Directions: Every line from the one containing "Considering the options" through the end of the listing below must be given again exactly, and nothing else; exclude pictures.

Questions about scenes in images:
** BEGIN **

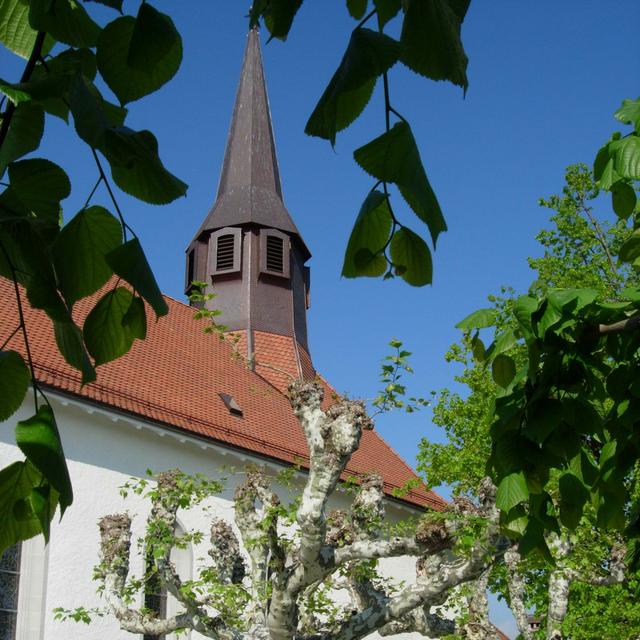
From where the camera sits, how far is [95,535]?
14281 mm

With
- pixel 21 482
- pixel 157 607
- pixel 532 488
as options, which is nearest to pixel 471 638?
pixel 157 607

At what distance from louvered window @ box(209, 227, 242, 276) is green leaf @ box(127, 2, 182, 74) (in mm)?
24647

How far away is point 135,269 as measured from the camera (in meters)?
1.20

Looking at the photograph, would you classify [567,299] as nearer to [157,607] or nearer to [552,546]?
[552,546]

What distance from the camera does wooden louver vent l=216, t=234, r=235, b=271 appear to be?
2605cm

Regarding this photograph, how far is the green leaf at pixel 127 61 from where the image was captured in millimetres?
1221

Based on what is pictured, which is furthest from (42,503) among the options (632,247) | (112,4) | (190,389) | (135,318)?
(190,389)

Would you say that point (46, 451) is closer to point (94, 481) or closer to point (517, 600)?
point (94, 481)

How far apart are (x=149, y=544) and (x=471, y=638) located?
4.59m

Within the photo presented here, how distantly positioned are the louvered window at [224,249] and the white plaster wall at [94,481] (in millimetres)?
9483

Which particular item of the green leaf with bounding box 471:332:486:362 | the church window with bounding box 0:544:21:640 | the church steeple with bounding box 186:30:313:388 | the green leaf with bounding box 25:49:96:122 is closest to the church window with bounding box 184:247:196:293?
the church steeple with bounding box 186:30:313:388

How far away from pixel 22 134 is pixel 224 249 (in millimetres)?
25205

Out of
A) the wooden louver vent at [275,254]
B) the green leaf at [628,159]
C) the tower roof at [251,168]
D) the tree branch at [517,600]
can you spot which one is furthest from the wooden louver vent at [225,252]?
the green leaf at [628,159]

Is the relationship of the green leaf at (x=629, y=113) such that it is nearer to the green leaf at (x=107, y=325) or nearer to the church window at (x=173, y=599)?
the green leaf at (x=107, y=325)
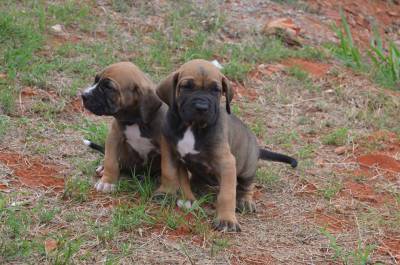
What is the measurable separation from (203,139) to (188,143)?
12 cm

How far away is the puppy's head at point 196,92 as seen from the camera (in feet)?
17.5

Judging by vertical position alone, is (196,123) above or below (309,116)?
above

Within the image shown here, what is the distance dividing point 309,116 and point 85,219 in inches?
170

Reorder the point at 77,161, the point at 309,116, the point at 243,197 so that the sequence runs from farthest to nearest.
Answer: the point at 309,116 < the point at 77,161 < the point at 243,197

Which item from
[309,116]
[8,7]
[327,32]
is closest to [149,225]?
[309,116]

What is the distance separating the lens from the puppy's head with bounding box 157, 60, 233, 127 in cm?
532

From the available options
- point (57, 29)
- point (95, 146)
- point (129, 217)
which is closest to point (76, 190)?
point (129, 217)

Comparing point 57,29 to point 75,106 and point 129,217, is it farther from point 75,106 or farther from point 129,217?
point 129,217

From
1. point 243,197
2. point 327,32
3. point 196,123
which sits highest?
point 196,123

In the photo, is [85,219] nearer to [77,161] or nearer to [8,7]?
[77,161]

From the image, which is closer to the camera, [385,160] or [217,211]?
[217,211]

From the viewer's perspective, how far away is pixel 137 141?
6152 mm

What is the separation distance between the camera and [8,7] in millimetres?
9867

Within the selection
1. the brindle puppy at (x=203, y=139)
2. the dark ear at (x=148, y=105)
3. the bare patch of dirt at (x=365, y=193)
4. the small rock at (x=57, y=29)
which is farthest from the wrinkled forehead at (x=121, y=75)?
the small rock at (x=57, y=29)
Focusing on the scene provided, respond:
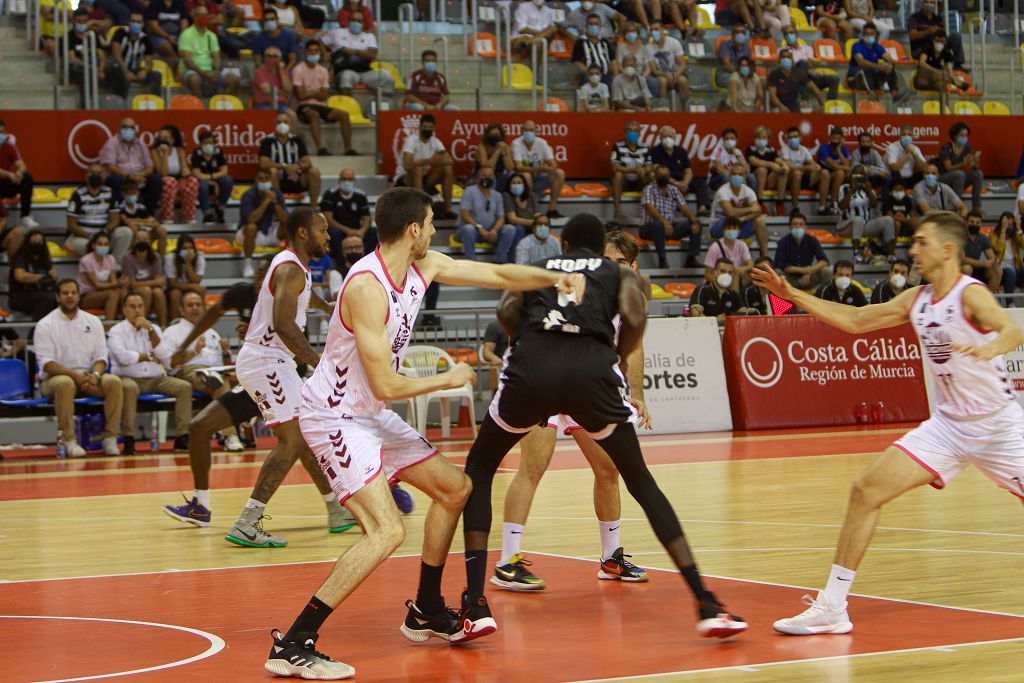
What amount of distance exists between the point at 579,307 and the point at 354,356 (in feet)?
3.74

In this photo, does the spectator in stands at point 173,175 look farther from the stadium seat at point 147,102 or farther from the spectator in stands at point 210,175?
the stadium seat at point 147,102

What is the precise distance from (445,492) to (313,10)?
20350 mm

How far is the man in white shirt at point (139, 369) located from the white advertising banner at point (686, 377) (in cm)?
630

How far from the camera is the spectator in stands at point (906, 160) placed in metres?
26.3

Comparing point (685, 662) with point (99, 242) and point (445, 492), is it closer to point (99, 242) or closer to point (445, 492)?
point (445, 492)

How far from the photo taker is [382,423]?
6.12 meters

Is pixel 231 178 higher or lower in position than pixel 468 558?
higher

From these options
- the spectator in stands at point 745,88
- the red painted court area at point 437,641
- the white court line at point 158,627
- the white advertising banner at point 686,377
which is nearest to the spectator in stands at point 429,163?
the white advertising banner at point 686,377

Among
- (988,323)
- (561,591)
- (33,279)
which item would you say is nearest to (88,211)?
(33,279)

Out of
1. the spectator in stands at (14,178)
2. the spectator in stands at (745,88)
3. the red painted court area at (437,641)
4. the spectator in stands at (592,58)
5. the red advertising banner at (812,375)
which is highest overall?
the spectator in stands at (592,58)

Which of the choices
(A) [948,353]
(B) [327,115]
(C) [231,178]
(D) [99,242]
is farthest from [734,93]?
(A) [948,353]

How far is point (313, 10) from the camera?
82.2 ft

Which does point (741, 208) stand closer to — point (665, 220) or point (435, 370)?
point (665, 220)

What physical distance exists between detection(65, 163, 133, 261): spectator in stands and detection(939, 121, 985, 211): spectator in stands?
15.9 meters
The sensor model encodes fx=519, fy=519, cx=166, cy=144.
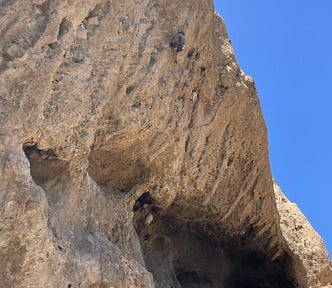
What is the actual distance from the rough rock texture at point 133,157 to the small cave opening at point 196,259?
0.02m

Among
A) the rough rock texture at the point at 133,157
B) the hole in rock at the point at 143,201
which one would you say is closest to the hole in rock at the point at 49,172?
the rough rock texture at the point at 133,157

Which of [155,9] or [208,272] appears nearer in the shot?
[155,9]

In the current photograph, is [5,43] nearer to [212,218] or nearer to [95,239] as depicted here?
[95,239]

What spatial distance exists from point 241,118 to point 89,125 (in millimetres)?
3392

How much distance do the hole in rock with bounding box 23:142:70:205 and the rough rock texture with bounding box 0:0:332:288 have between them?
1 centimetres

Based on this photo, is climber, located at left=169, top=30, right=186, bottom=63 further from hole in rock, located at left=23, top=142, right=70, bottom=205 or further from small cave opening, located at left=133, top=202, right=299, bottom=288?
hole in rock, located at left=23, top=142, right=70, bottom=205

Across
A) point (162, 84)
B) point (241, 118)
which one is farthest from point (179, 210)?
point (162, 84)

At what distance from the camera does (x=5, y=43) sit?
3988 millimetres

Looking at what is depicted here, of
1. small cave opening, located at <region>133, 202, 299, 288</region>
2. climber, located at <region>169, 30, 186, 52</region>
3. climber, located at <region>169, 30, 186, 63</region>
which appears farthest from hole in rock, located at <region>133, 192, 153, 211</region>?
climber, located at <region>169, 30, 186, 52</region>

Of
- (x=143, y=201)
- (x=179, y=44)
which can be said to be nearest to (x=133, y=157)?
(x=143, y=201)

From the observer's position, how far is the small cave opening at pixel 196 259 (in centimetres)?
723

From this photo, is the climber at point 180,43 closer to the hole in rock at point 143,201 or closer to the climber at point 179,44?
the climber at point 179,44

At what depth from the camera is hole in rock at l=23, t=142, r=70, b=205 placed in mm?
4449

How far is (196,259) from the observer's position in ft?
27.8
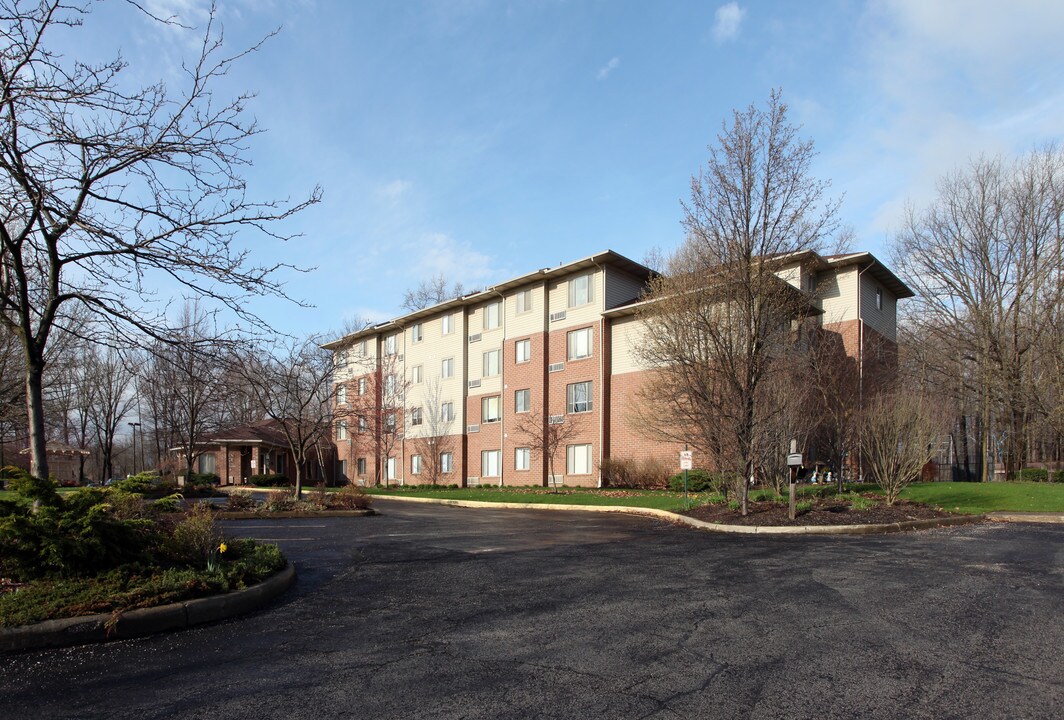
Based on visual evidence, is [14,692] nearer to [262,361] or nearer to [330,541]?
[262,361]

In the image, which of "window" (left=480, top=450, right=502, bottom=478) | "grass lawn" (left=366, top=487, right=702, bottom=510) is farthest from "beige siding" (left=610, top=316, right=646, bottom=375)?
"window" (left=480, top=450, right=502, bottom=478)

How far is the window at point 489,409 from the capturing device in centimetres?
3906

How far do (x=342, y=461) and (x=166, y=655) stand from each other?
159 ft

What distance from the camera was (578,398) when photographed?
113 feet

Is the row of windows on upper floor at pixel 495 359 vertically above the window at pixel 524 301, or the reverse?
the window at pixel 524 301

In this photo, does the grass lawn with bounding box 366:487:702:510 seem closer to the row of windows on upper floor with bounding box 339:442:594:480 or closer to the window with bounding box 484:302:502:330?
the row of windows on upper floor with bounding box 339:442:594:480

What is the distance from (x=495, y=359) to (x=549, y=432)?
6.54 meters

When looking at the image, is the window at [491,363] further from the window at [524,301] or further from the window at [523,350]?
the window at [524,301]

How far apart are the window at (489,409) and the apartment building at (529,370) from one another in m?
0.09

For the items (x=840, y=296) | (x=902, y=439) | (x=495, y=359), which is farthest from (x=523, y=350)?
(x=902, y=439)

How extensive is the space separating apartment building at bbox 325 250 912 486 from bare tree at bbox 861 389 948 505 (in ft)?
23.1

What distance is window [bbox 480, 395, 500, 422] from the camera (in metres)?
39.1

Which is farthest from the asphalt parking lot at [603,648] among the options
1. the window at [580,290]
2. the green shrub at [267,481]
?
the green shrub at [267,481]

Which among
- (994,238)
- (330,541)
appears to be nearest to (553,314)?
(994,238)
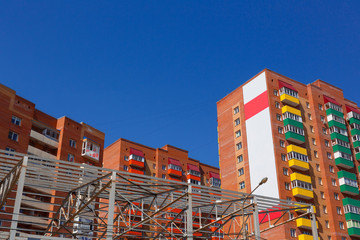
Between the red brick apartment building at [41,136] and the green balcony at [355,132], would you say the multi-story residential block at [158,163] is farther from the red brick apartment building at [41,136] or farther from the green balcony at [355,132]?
the green balcony at [355,132]

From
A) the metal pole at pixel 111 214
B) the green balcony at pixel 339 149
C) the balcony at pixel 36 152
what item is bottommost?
the metal pole at pixel 111 214

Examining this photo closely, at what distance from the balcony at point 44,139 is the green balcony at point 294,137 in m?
33.6

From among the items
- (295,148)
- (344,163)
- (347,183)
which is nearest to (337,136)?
(344,163)

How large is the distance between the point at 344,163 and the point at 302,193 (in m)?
12.4

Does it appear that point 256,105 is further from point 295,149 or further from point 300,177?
point 300,177

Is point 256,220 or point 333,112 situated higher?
point 333,112

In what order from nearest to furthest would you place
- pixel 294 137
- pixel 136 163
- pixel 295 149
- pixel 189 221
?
pixel 189 221 → pixel 295 149 → pixel 294 137 → pixel 136 163

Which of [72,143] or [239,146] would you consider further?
[239,146]

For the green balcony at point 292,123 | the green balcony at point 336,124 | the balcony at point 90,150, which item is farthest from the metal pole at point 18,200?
the green balcony at point 336,124

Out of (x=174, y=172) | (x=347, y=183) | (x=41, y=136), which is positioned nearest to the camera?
(x=41, y=136)

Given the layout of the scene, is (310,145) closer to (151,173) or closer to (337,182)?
(337,182)

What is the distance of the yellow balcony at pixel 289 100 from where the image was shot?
68812mm

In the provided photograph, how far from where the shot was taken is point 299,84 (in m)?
73.6

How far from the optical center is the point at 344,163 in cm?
6994
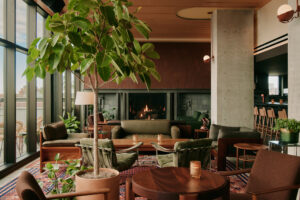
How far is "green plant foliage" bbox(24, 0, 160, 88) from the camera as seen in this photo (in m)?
1.80

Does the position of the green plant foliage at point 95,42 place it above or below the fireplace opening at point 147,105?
above

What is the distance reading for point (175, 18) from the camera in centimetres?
766

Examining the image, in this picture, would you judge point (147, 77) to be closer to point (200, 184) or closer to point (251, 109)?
point (200, 184)

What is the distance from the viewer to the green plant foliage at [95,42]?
1.80 meters

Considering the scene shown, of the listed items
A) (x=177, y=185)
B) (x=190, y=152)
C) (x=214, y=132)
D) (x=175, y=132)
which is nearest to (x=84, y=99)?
(x=175, y=132)

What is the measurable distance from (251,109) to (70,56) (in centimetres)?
568

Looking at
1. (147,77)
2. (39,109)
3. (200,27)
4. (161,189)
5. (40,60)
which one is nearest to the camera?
(161,189)

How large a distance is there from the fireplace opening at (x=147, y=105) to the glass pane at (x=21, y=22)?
17.9 feet

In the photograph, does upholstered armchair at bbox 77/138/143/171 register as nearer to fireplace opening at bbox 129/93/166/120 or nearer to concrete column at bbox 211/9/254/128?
concrete column at bbox 211/9/254/128

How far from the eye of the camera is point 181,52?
10523mm

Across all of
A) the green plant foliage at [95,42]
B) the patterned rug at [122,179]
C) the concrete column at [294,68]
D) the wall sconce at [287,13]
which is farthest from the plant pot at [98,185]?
the wall sconce at [287,13]

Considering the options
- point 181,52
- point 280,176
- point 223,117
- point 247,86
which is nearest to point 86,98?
point 223,117

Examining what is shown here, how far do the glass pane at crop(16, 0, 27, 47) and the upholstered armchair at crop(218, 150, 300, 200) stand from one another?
189 inches

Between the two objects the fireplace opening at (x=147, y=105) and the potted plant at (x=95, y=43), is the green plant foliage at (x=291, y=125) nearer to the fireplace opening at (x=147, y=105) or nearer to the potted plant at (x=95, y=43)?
the potted plant at (x=95, y=43)
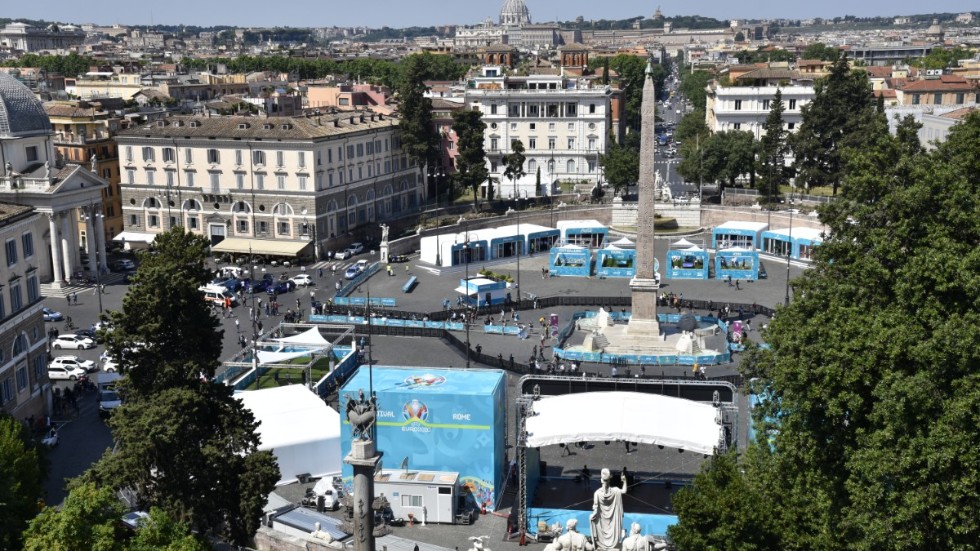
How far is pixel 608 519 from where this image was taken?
19672 millimetres

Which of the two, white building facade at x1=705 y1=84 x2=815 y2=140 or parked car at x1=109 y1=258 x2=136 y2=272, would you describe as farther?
white building facade at x1=705 y1=84 x2=815 y2=140

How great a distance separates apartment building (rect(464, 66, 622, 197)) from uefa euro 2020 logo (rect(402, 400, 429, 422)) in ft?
169

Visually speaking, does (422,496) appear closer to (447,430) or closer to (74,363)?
(447,430)

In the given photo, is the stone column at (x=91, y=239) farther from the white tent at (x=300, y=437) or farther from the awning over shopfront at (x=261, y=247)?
the white tent at (x=300, y=437)

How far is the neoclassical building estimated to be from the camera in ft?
158

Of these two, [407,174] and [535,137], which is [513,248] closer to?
[407,174]

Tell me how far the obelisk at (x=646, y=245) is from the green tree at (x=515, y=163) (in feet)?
96.6

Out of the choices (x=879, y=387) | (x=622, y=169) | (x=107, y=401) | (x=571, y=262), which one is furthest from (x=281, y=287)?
(x=879, y=387)

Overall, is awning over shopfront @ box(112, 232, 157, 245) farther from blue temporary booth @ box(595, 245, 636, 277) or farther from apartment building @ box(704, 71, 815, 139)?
apartment building @ box(704, 71, 815, 139)

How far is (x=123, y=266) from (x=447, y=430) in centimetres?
3483

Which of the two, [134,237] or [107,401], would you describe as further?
[134,237]

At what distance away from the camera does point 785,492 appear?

** END **

Output for this exercise:
Considering the options
- point 181,52
- point 280,176
- point 223,117
- point 247,86
which is nearest to point 86,98?
point 223,117

Examining what is shown here, how far do the glass pane at crop(16, 0, 27, 47) and the upholstered armchair at crop(218, 150, 300, 200) stand from one another?
189 inches

Between the two objects the fireplace opening at (x=147, y=105) and the potted plant at (x=95, y=43), is the green plant foliage at (x=291, y=125) nearer to the fireplace opening at (x=147, y=105) or nearer to the potted plant at (x=95, y=43)?
the potted plant at (x=95, y=43)
How far is pixel 608 519 from where this image was taken?
19672 millimetres

Which of the two, white building facade at x1=705 y1=84 x2=815 y2=140 or parked car at x1=109 y1=258 x2=136 y2=272, would you describe as farther?
white building facade at x1=705 y1=84 x2=815 y2=140

How great a distance separates apartment building (rect(464, 66, 622, 197)) from uefa euro 2020 logo (rect(402, 400, 429, 422)) in ft?
169

Visually speaking, does (422,496) appear closer to (447,430) or closer to (74,363)?
(447,430)

In the given photo, is the stone column at (x=91, y=239) farther from the white tent at (x=300, y=437) or farther from the awning over shopfront at (x=261, y=247)?
the white tent at (x=300, y=437)

How far is the neoclassical building estimated to be from the camera in ft?
158

Of these two, [407,174] and [535,137], which is [513,248] closer to?
[407,174]

Tell me how far the obelisk at (x=646, y=245) is from the green tree at (x=515, y=163) (in feet)?
96.6

Out of the choices (x=879, y=387) | (x=622, y=169) | (x=107, y=401) | (x=571, y=262), which one is furthest from (x=281, y=287)?
(x=879, y=387)

Overall, is awning over shopfront @ box(112, 232, 157, 245) farther from blue temporary booth @ box(595, 245, 636, 277) or farther from apartment building @ box(704, 71, 815, 139)?
apartment building @ box(704, 71, 815, 139)

How far is (x=123, y=266) from (x=447, y=430) in centimetres?
3483

Which of the two, [134,237] or [107,401], would you describe as further?
[134,237]

At what distance away from the camera does point 785,492 appear?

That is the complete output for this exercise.